An ostrich farmer from Grahamstown has thrown the local court into a spin by apparently proving that his mortgage loan with Standard Bank has been on-sold to an investor in Taiwan. This is the first time a securitisation audit has been presented in a SA court. On the basis of the evidence presented, the farmer says Standard Bank has no right to be in court.
Ash Davenport, a 63 year-old ostrich farmer from outside Grahamstown in the Eastern Cape, may be about to make history in his effort to stave off attempts by Standard Bank to take possession of his 3,260ha farm over a R3 million loan he took out seven years ago.
Last week he threw the Grahamstown High Court into a spin when his attorney, Bev Carruthers of Port Elizabeth, plonked a securitisation audit in front of the judge. The securitisation audit suggests that his bank loan has been on-sold to a Taiwanese bank and is no longer owned by Standard Bank. That being the case, Standard Bank has no right to be in court. More than that, the audit suggests the bank has securitised (or on-sold) his bond for R5 million, not the R3 million he supposedly signed for.
The court reserved judgment as to whether to allow the audit to be presented as new evidence in a case that has been dragging on for close to seven years.
“I intend to fight this all the way,” says Davenport. “These banks have been getting away with this nonsense for too long. I had to pay R17,000 for the audit but it was worth it, since it provides proof that the bank has in fact been securitising mortgage loans and then coming after property owners when they have no right to.”
Securitisation audits are a new development in South Africa, but are common in the US. They effectively carry the same weight as a financial opinion by a company’s auditor, though the banks are trying to dismiss them as hearsay.
Standard Bank attempted to discredit the audit by Michael Carrigan, a certified mortgage securitisation auditor in the US, who managed to track the chain of title for Davenport’s mortgage bond all the way to Taiwan. The bank referred to Carrigan’s evidence as “speculative at best” and claimed he did not have a grasp of South African law. It then reiterated that his loan had not been securitised.
Carrigan also provided a second audit for another Grahamstown resident, Jay Brown (not his real name), apparently proving that his Standard Bank mortgage loan had ended up with a bank in Thailand. Brown is also defending his property against repossession by the bank.

Information shown:

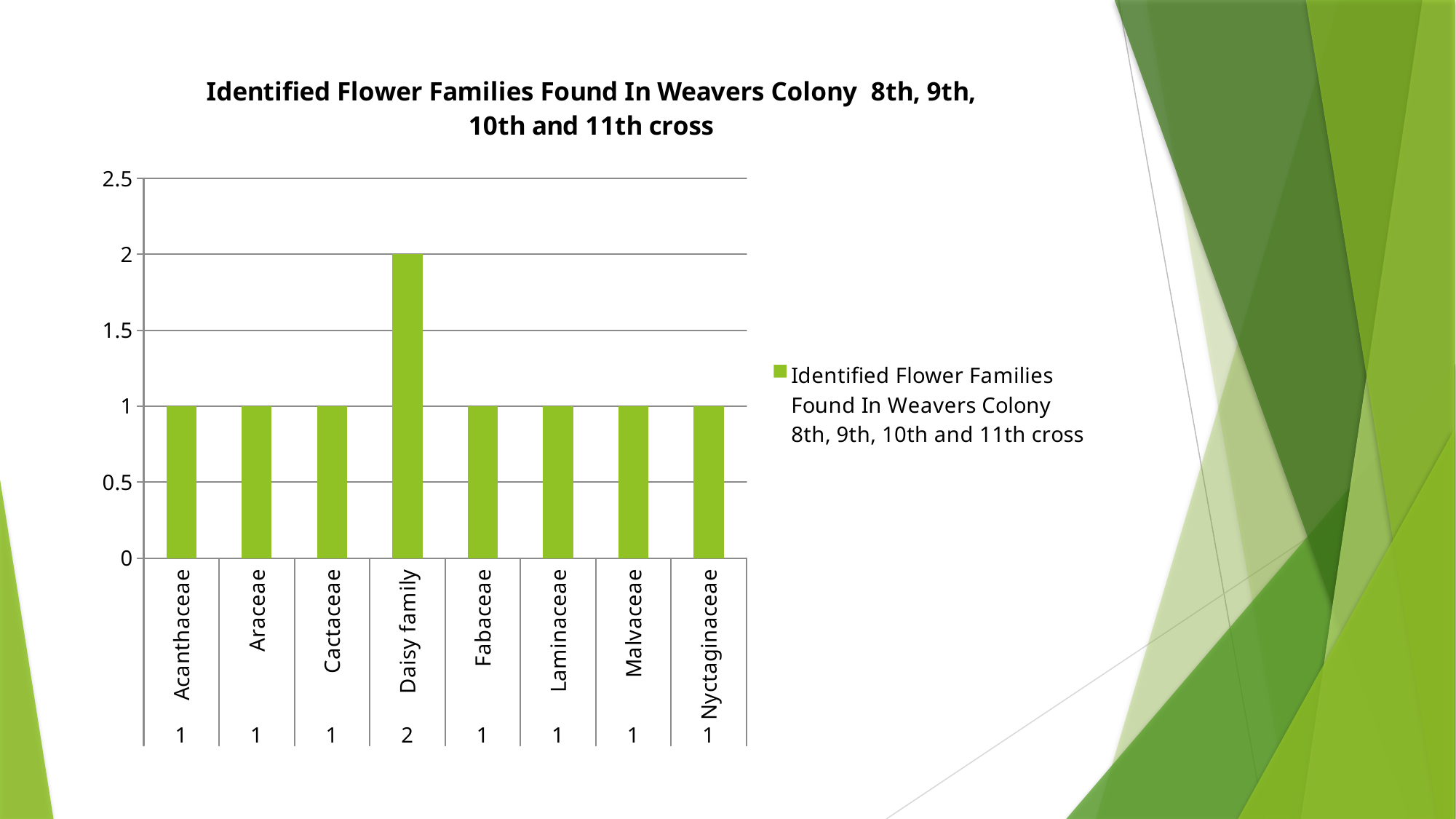
Is the value for Daisy family greater or less than 1.5? greater How many flower families are shown on the x axis? 8 Which flower family has the highest value? Daisy family What is the value for Malvaceae? 1 What is the difference between the values for Daisy family and Fabaceae? 1 What is the title of the chart? Identified Flower Families Found In Weavers Colony 8th, 9th, 10th and 11th cross What is the value for Daisy family? 2 What kind of chart is shown on the slide? bar chart How many series does the legend list? 1 What colour are the bars in the chart? green Which is larger, the value for Daisy family or the value for Cactaceae? Daisy family What is the value for Acanthaceae? 1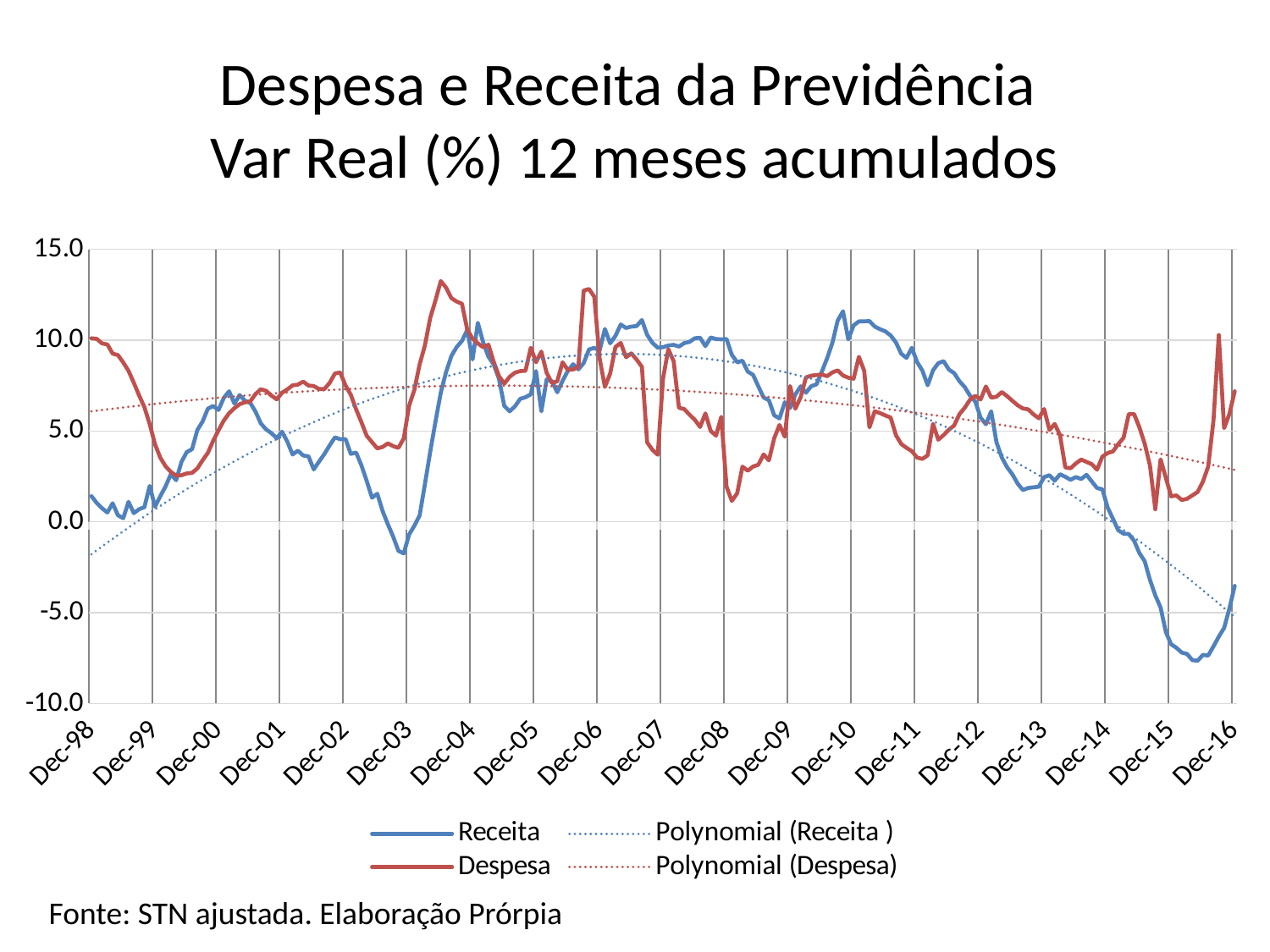
Is the value of Despesa at Dec-08 greater or less than 5.0? less How many date labels are shown on the x axis? 19 What is the source cited below the chart? STN ajustada. Elaboração Prórpia At Dec-15, which series has the larger value, Receita or Despesa? Despesa What kind of chart is shown on the slide? line chart Is the value of Receita at Dec-15 greater or less than -5.0? less Does the Receita line rise or fall between Dec-12 and Dec-15? fall Is the value of Receita at Dec-10 greater or less than 10.0? greater How many entries does the legend list? 4 At Dec-10, which series has the larger value, Receita or Despesa? Receita What colour is the Despesa line? red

Task list:
1. In the article about the ostrich farmer's dispute with Standard Bank, how much did Davenport pay for the securitisation audit?
2. Write the next few paragraphs of the article about the ostrich farmer's dispute with Standard Bank, starting after its final sentence.

Task answers:
1. R17,000

2.
Bear in mind that the bank in both cases has denied – as all the major banks have done in thousands of other similar cases – that it had securitised these mortgage bonds. Brown went one step further, by settling his debt to the bank by way of a promissory note of his own – similar to a cheque or bank note – which he claimed is legally permissible in terms of the Bills of Exchange Act.
This is a rather interesting defence first developed in SA by the late Johan Joubert, who insisted that individuals should issue their own promissory notes in settlement of debts, just as the banks concoct money out of thin air on their computer terminals. Standard Bank has refused to accept Brown’s promissory note.
Davenport has taken a more traditional route, arguing his case based on whatever evidence he can get his hands on. He asked Standard Bank to produce a “wet ink” copy of his mortgage bond and what was produced looked a little strange. The lines, the type face and the signatures did not line up with another copy he had. To all intents and purposes, it looked as if the documents were manufactured after the event, according to Davenport. Like someone had literally cut and pasted sections from one document, pasted them onto another, and then made a photocopy. This made him even more suspicious, even more certain that his mortgage bond had been securitised and the bank was hiding something.
So how did Davenport end up in this position?
The first thing to understand is that he is an eastern Cape farmer with a sharp tongue who doesn’t take kindly to bankers in suits coming to take away a farm that he and his family have been working since 1956. At one time he was the Eastern Cape’s most prominent ostrich farmer. He was exporting his ostrich meat to Europe and making a decent living. In 2004, the Avian flu scare hit SA. A government vet (Davenport calls him a “prick”) was sent down from Pretoria to inspect his birds, and with a wave of his pencil decided they should all be slaughtered.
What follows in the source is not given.